Luce Michel est autrice. Et traductrice. Oui mais pas que. Maman aussi. Oui et ? disons une quarantenaire bien dans ses baskets… de la Presqu’île de Giens, le plus près possible de la mer… Mais après tout, pourquoi mettre les gens dans des cases ? On sait que ça ne fonctionne pas, que l’être humain est plus élaboré, compliqué, profond, et évolutif que cela.

Lola, Alice et Zoé

C’est le sujet de la série de 3 livres (« Lola, sérieux ! »/ « Alice, superbe ! »/ « Zoé, fantastique ! »1), dont le dernier est paru fin janvier 2019, écrite par Luce Michel, sise à Hyères depuis toujours ou presque. Ses héroïnes, trois copines, ont toute un tic de langage qui les caractérise et les ancre bien dans leur époque. Pour Zoé, les choses sont « fantastiques », les situations sont « fantastiques », son quotidien est « fantastique ». Bref Zoé, mère de famille, la quarantaine, parisienne, adepte des bouquins de développement personnel, mariée depuis 20 ans, employée dans une start-up, est bien dans sa vie. Il faut dire que c’est exactement celle qu’elle imaginait à 18 ans. Donc oui, vu comme ça, tout peut être « fantastique ». Jusqu’à la phrase qui tue. Prononcée qui plus est par son mari. Et là ça part en vrille. Les cases dans lesquelles Zoé avait soigneusement rangé sa vie ne sont plus les bonnes…

Autrice hyéroise…

C’est en voisin, en tant que seul et unique flamant rose des Pesquiers à bouquiner, que je me suis rendu chez Luce, à la Bergerie, en bord de salins. Pour discuter de son dernier livre : «Zoé, fantastique !» Mais aussi de son premier métier : la traduction.
Le Flamant Rose : Cette Zoé, elle envoie du lourd !
Luce Michel : «oui, Zoé est un personnage à la fois caricatural et profond.
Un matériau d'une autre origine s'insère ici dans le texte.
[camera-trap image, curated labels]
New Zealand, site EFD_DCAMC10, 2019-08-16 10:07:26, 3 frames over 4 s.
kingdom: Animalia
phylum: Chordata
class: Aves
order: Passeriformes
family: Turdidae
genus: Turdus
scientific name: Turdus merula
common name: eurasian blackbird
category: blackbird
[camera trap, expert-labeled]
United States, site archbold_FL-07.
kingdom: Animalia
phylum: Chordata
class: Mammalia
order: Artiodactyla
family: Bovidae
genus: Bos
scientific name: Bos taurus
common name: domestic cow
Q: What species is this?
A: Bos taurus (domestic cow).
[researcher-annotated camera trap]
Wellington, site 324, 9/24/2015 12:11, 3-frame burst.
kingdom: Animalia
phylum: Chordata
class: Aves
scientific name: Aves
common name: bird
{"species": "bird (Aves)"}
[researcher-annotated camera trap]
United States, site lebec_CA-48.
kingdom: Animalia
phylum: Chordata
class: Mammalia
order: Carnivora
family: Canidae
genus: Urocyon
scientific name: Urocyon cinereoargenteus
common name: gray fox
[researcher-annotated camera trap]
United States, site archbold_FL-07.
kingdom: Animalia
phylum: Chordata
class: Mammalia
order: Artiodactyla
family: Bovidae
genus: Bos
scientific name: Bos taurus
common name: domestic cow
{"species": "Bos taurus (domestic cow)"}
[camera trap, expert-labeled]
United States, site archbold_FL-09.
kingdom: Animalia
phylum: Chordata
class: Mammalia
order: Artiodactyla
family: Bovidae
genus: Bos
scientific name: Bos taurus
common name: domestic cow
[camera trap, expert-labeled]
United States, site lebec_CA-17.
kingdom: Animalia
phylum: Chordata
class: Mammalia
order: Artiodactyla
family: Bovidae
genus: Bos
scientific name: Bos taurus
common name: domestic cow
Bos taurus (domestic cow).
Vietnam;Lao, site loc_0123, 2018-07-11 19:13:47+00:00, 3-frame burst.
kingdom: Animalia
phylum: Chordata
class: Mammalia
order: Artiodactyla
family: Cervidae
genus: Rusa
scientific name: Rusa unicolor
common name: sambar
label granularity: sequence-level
Bobo, écolo, féministe, active, elle surfe sur les tendances. Elle a des valeurs affirmées, mais aussi des failles et des incohérences. Et quand ça se complique dans sa vie, c’est encore pire, ses grands principes volent en éclat.»

Le Flamant Rose : la crise que traverse Zoé pose des questions telles que c’est quoi aimer ? C’est quoi être heureux ? Comment faire avec les diktats de la société ?
Luce Michel : « Zoé aime sa charge mentale et son statut de mère de 3 enfants. Ca constitue son socle, son équilibre, loin des considérations féministes actuelles. Elle essaie de trouver des solutions à la crise qu’elle traverse dans les bouquins de développement personnel. Finalement elle se rend compte que sa fille de 19 ans lui apporte plus de réponses que toutes ces lectures. Je cite quelques ouvrages réels, je me suis amusée à en inventer d’autres. Il y en a un que j’ai traduit de l’américain, qui m’a fait hurler de rire. Rien que le titre, c’est un programme : « La magie du j’en ai rien à foutre : adoptez la méthode Mêmepasdésolé »2. »

traductrice avant tout

Le Flamant Rose : c’est quoi être traductrice ?
Luce Michel : « c’est être auteur. En droit, le statut est le même. Malheureusement les traducteurs-rices sont méconnu-e-s, oublié-e-s, pas du tout mis-e-s en avant. Il est vrai que quand une traduction est bien faite on ne doit pas se rendre compte qu’il y a eu le filtre de la traduction. Quand je traduis un auteur américain, il faut quasiment que je rentre dans sa tête, que je connaisse son univers littéraire. Il faut que je partage ses références culturelles. C’est un métier de l’ombre, exigeant et passionnant. Finalement, pour pratiquer les deux, il est plus facile d’écrire que de traduire. »

Fan de la presqu’île

Le Flamant Rose : Dans «Zoé, fantastique !» des passages se déroulent dans le Var, notamment un week-end où Zoé débarque à Hyères, chez sa copine, pour se ressourcer.
Luce Michel : « Zoé habite Paris, pour moi ça tombait sous le sens de la faire venir à Hyères. Je ne sais pas écrire sur ce que je ne connais pas. Et Giens, la Presqu’île, je connais par cœur. J’y suis très attachée. Une partie de ma tribu familiale est varoise, j’ai passé mon adolescence à regarder les planchistes à l’Almanarre. Quand je voyage ou m’expatrie, c’est toujours pour revenir ici. Et puis sur la Presqu’île, on sent à la fois la force et la fragilité de la nature, on sait qu’un jour ou l’autre ici ce sera submergé, on ne maîtrise pas grand chose en la matière. Finalement ça ne m’angoisse pas, ça me plaît ! »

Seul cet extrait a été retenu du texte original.